== Available records
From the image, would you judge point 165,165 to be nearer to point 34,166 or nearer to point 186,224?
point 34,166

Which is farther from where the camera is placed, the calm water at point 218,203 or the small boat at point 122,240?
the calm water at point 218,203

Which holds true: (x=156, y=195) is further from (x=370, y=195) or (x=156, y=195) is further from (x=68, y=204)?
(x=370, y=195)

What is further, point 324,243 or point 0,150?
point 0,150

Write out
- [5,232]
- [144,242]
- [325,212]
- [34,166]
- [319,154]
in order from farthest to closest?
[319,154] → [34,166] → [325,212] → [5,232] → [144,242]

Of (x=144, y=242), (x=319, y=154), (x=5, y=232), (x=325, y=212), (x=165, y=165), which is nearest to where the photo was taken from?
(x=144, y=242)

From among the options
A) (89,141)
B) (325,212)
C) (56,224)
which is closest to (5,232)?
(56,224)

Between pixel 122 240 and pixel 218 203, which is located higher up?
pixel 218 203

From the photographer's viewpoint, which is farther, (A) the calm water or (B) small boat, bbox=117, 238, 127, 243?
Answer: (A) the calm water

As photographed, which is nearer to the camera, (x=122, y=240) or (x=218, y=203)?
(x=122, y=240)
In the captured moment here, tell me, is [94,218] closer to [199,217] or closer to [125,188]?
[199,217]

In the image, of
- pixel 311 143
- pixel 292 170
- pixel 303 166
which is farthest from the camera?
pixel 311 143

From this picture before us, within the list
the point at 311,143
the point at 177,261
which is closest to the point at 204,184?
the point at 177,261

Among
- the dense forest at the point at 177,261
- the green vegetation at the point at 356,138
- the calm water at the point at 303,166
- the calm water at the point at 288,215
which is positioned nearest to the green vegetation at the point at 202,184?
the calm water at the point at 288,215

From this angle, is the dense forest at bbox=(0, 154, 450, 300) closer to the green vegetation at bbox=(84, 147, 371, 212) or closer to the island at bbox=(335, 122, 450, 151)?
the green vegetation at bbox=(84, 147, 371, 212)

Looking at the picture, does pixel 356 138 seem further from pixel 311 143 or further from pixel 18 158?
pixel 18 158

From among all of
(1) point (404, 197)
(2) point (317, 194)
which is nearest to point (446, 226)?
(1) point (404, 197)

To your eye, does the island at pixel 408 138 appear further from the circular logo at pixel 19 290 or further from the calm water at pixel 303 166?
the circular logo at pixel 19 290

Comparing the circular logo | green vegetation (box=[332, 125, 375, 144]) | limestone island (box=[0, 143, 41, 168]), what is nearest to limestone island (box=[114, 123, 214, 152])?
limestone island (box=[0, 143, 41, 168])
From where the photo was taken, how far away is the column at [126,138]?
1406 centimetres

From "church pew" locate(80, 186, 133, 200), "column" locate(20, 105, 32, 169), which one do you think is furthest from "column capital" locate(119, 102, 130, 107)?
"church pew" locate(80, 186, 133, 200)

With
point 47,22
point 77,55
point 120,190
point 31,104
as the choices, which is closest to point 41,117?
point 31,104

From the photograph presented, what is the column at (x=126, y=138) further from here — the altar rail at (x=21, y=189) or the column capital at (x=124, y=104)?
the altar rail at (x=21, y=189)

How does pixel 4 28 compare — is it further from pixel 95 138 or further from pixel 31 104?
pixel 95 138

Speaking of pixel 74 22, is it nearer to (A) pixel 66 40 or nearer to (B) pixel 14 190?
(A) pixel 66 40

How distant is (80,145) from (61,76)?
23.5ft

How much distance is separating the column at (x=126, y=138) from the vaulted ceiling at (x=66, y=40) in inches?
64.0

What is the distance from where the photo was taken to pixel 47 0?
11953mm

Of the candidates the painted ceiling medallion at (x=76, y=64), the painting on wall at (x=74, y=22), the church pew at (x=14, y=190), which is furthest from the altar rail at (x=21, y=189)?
====
> [The request]: Rewrite the records from the line containing "What is the distance" through the end of the records, both ends included. Multiply every distance or coordinate in the answers by 0.45, round each result to a whole number with halves going up, and leave the requests unchanged.

> [Exercise output]:
What is the distance from where the photo was taken to pixel 47 0?
5379mm

Of the candidates the painted ceiling medallion at (x=76, y=64), the painting on wall at (x=74, y=22), the church pew at (x=14, y=190), which is furthest from the altar rail at (x=21, y=189)?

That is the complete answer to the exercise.